Electronic authorisation process
The electronic authorisation process involves the following three steps:
(a) Notification to FINMA
UVVs that are now subject to a licensing requirement must notify FINMA via the above-mentioned electronic application platform within six months of the entry into force of the FINIG. Within three years of the entry into force of the FINIG, a licence application must be submitted to FINMA, which can be prepared and submitted in formalised form directly on FINMA’s electronic application platform.
(b) Confirmation of supervisory organisation
The final licence application can only be submitted to FINMA if the IORP has joined a supervisory organisation. For this purpose, an application must be submitted to a supervisory organisation. In order to avoid duplication, the information already recorded in FINMA’s electronic tool can also be made available to the supervisory organisation.
(c) Application submission
The UVV must enclose the confirmation of affiliation to a supervisory organisation with the licence application to FINMA. As soon as the confirmation from the supervisory organisation has been received, the licence application can be uploaded to FINMA via the electronic platform. Electronic submission of the application does not preclude the possibility that additional information may be requested from the application centre or that further details must be provided. It is the responsibility of the applicant to provide the complete facts and evidence of the licensing requirements.

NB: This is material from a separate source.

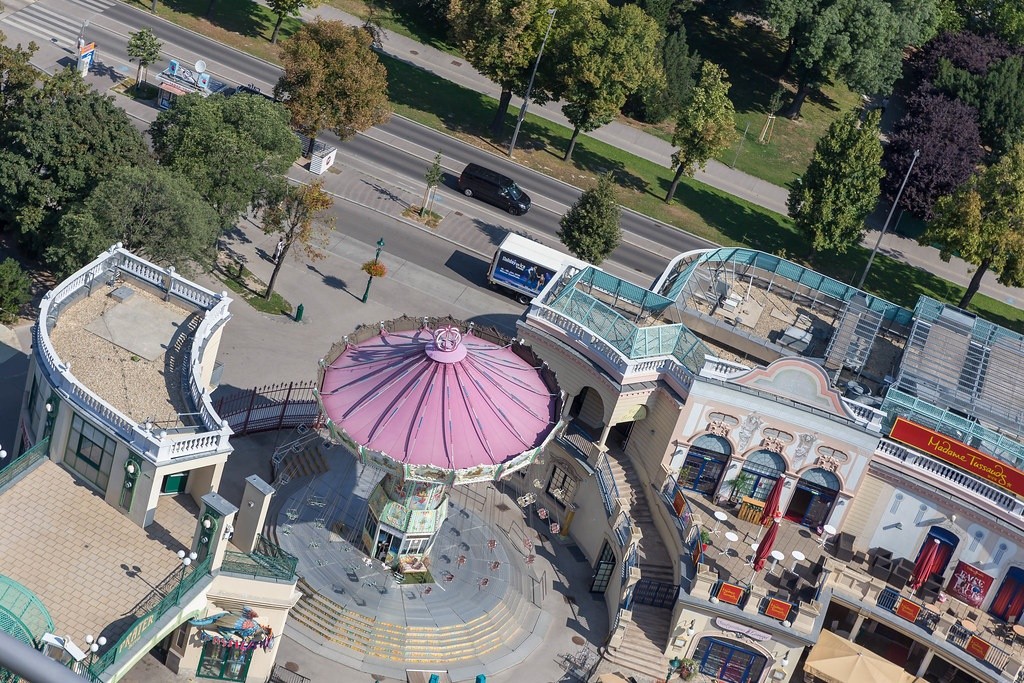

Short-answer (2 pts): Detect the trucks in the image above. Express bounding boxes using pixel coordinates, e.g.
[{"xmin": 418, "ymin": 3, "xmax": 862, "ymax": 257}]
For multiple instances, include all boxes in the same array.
[{"xmin": 487, "ymin": 232, "xmax": 605, "ymax": 305}]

Prudential supervision by FINMA and AO
FINIG subjects UVVs to prudential supervision, which is carried out by FINMA in cooperation with the supervisory organisation. As already explained, no authorisation is granted without membership of a supervisory organisation. FINMA leaves it to the supervisory organisations to audit and supervise the EIAs. In order to be able to comply with their supervision, the supervisory organisations will define a risk assessment system as well as minimum requirements for the supervisory concept.

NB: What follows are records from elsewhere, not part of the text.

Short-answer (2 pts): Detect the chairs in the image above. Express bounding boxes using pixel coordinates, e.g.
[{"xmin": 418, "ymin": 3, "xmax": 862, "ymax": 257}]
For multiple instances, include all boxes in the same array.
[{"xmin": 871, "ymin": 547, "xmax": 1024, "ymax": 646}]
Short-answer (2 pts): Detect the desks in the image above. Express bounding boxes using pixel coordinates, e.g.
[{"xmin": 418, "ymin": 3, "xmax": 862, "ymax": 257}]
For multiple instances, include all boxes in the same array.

While the authorisation procedure for an IUA is handled directly by FINMA, the supervisory organisations form an intermediate level of supervision. The frequency and intensity of the review by the supervisory authority depends on the risk profile of the activity and the organisation of the IOU, whereby it is prescribed that a review by the supervisory authority must be carried out at least every 4 years. In the years in which no audit takes place, UVVs must report to their supervisory organisations on the conformity of their business activities with the law.
With the entry into force of the FINIG, UVVs are now subject to supervision and therefore require a licence from FINMA. In order to obtain a licence, they must join a supervisory organisation. This means that the tasks of authorisation, ongoing supervision and enforcement for UVVs are divided between two bodies.
FINMA is responsible for licensing the UVVs and for all supervisory measures (enforcement). Ongoing supervision will be provided by one or more supervisory organisations authorised and supervised by FINMA, which will also check compliance with the provisions of the GwG.
Despite the possibility of formalised and electronic submission, the licence applications and related application enclosures are challenging. CapstoneLaw supports and advises UVVs in submitting applications and setting up sustainable corporate governance. It is important to arrange an appointment with FINMA at an early stage in order to be able to present the authorisation project in advance. This allows FINMA to be involved in the process at an early stage and to receive initial information on the project and its feasibility in terms of licensability.